Data for this exercise:
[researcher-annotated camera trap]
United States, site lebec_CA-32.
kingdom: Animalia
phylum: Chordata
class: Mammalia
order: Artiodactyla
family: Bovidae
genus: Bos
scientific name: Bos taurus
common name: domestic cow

Work instruction: Retype the whole listing above. Please keep it exact.

Worked solution:
[researcher-annotated camera trap]
United States, site lebec_CA-32.
kingdom: Animalia
phylum: Chordata
class: Mammalia
order: Artiodactyla
family: Bovidae
genus: Bos
scientific name: Bos taurus
common name: domestic cow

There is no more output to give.